Repressing the urge to go Prarie Lights to buy any sort of random reading materiel. It’s not that shouldn’t spend the money. I really don’t spend money on unnecessary crap, so one book wouldn’t kill anyone. I’m repressing this urge because I have a music theory assignment due tomorrow, and though it’s only one problem, I think the reason it’s only one problem is because it’s a CRAPPY problem. I think the book gives you five measures of bass. And then you have to harmonize the other three parts from the bass. Nnnn.

I should really practice, too. Though I don’t have a good bow with which to practice. Wendy took me to Reck’s violin shop, the man working there being like…the nicest person I’ve encountered. What sucks is that my bow needs to be rehaired, and it’ll be a good $50. But it’ll be ready tomorrow. I was really surprised! In all of Bloomington-Normal, there is no good instrument repair person. But here in little ‘ol Iowa City, there’s this professional, thriving shop that seems like it should be somewhere in the FAB on Michigan Ave. It’ll be good for the coming weather. I can already hear my seams splitting. Sigh.

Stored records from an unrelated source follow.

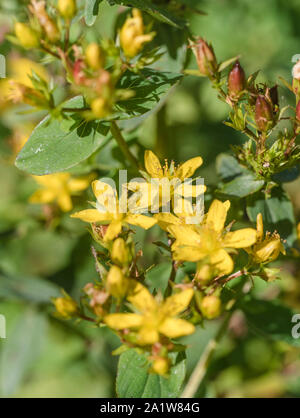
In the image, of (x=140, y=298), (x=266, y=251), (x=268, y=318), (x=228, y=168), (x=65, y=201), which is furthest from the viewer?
(x=65, y=201)

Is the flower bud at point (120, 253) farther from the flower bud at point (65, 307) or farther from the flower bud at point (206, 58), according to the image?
the flower bud at point (206, 58)

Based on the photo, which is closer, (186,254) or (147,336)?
(147,336)

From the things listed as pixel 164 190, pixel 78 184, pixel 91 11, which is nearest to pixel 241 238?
pixel 164 190

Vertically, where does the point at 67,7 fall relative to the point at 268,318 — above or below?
above

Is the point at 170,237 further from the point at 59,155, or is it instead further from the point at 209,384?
the point at 209,384

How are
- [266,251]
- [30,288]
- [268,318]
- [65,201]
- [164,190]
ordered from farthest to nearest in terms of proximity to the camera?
[30,288]
[65,201]
[268,318]
[164,190]
[266,251]

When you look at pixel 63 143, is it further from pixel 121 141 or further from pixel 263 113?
pixel 263 113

Maaan…I need to chat more often:

Megan: word
Megan: in
Megan: edge
Jamie: f
Talia: I think Jamie won, Megan =)
Megan: what’s with f?? ;p
Megan: you shush ;p
Jamie: first key I hit you nard >O
Talia: I think she meant to type “fuck”, as in “fuck you, megan”
Jamie: hahah

Har har…

Matuno? Mat’no? Matuino?

listening to: modest mouse – neverending math equation

Wow um. Have I ever taken the time to detail how much people bother me? I know I’ve mentioned my incredibly loud floor-mates, certainly. Well, by this time, they have this distinct group figured out, and they just like to sit in the middle of the hallway at any given time usually between the hours of 10:30pm and 1:30am. Generally, they’ve only bothered me with their noise. Other than that, I simply don’t care. I just ignore them, since they don’t really talk to me. Keep in mind that the key piece of information is this: I am wearing a black and red-striped sports-jacket. So there were like…eight of them sitting in the hall, making it difficult to walk through as I was making my way to the bathroom, just a few moments ago. And on my way back, as I walked through them, I did what I usually do and ignore them. Then I hear one of the guys yelling something about a black jacket.

Guy: Black Jacket!

Me: *walking past people without paying much attention*

Guy: Heey, Black Jacket!

Me: *hearing words, but completely failing to realize that I am wearing a black jacket*

So then as I’m walking in my door, some girl says “Her name is Talia”, and that’s when I realized he was trying to talk to me. But. Augh. I think I’m just being unnecessarily pissed, but now I have even less compassion for my floor. It’s just…kind of frustrating to be called “black jacket”, when certainly there must be a more specific way to get my attention. Such as “blonde girl”, “girl with glasses”, “four-eyes”? I don’t know. Also is the fact that these people never really pay attention to anyone who’s not in their hallway group of sorts, anyway. Someone remind me why I wanted to live on this specific supposed “performing arts floor” again?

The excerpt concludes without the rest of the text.